**Problem:**
Set down the line containing "4 Cara Meluruskan" and each line after it through the last line of the records, exactly, leaving pictures out.

**Data shown:**

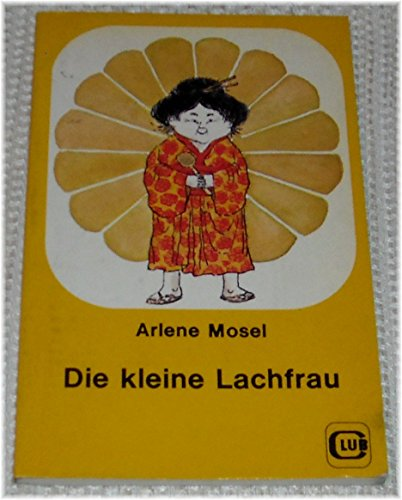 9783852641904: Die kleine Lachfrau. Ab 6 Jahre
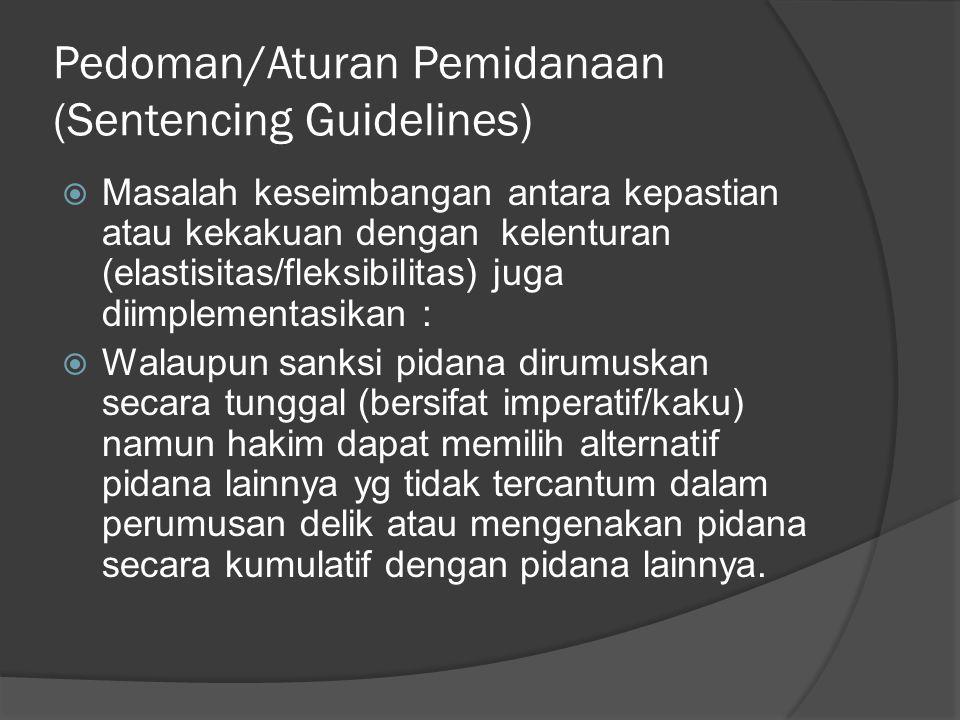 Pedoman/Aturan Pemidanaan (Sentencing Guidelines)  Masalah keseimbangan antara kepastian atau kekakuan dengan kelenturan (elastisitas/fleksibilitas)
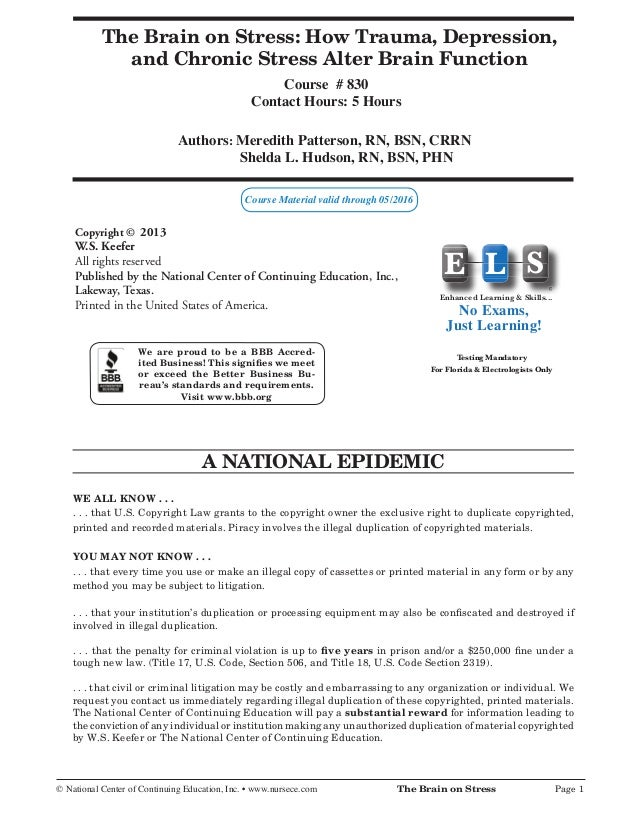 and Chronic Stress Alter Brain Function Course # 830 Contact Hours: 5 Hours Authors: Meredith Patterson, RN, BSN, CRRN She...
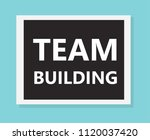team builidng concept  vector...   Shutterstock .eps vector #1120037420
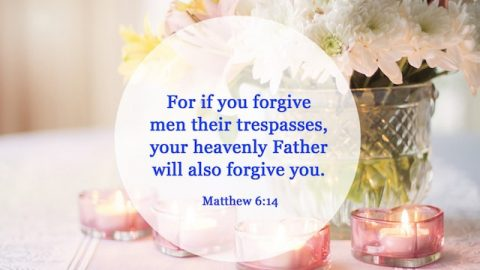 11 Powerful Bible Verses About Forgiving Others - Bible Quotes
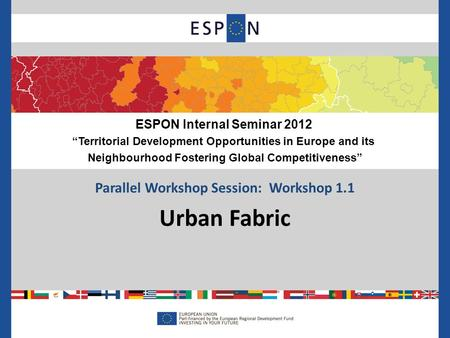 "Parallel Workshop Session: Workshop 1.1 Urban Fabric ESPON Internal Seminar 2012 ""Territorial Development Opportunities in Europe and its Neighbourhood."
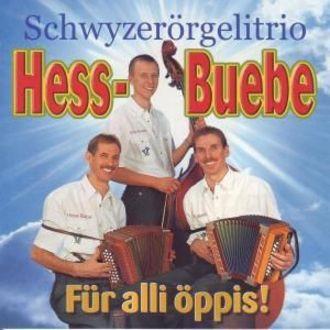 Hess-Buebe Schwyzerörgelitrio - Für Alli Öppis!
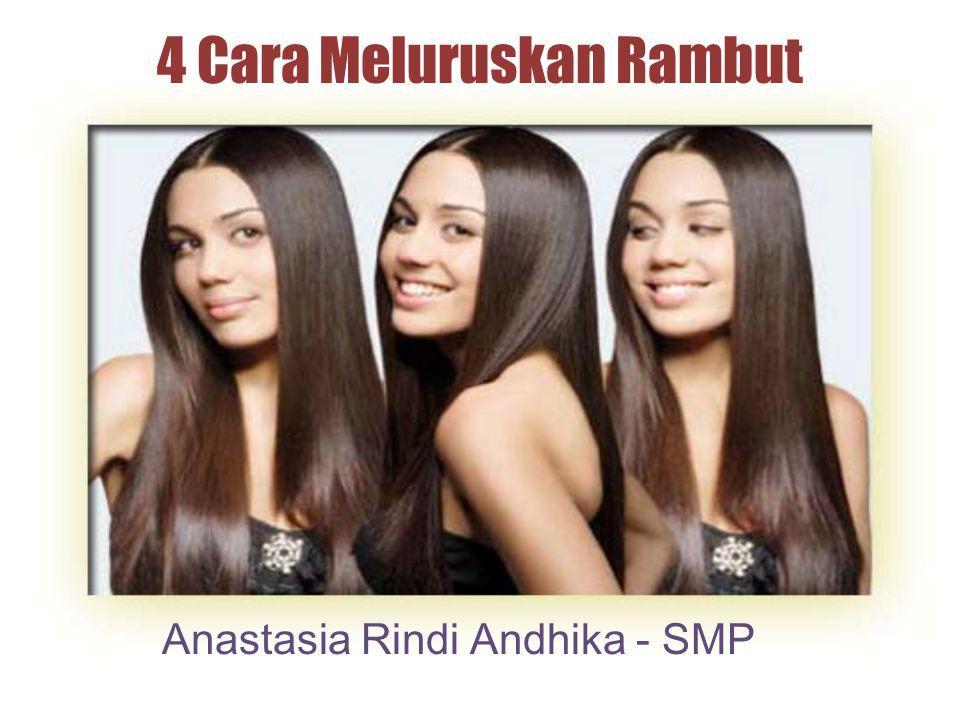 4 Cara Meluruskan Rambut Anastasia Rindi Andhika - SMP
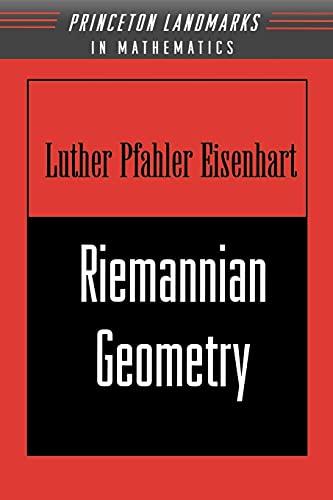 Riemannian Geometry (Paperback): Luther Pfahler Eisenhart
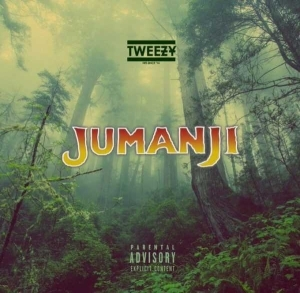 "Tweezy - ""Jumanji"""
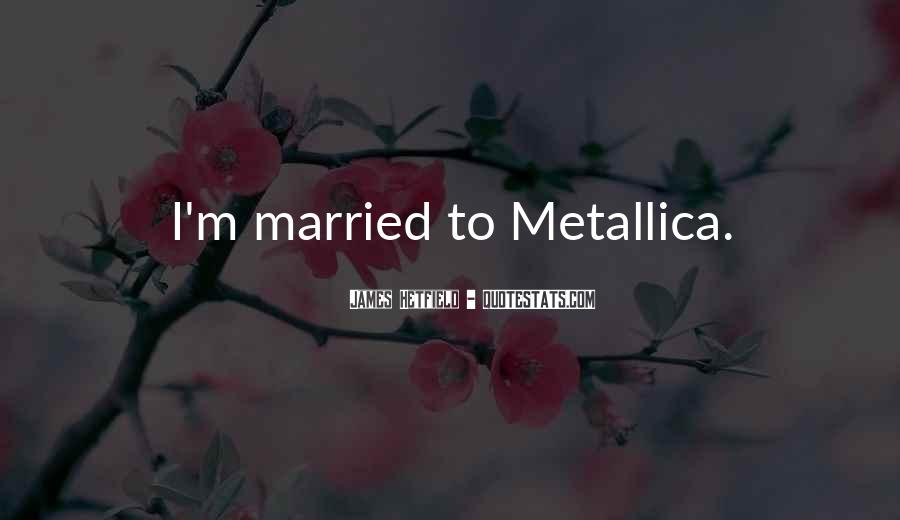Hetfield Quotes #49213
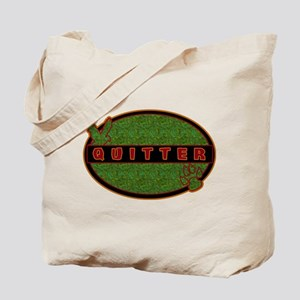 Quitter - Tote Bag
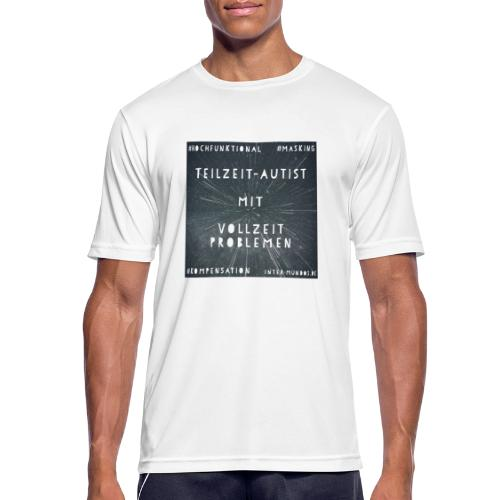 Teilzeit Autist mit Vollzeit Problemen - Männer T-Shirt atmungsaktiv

**Your response:**
 4 Cara Meluruskan Rambut Anastasia Rindi Andhika - SMP
 Riemannian Geometry (Paperback): Luther Pfahler Eisenhart
 "Tweezy - ""Jumanji"""
Hetfield Quotes #49213
 Quitter - Tote Bag
 Teilzeit Autist mit Vollzeit Problemen - Männer T-Shirt atmungsaktiv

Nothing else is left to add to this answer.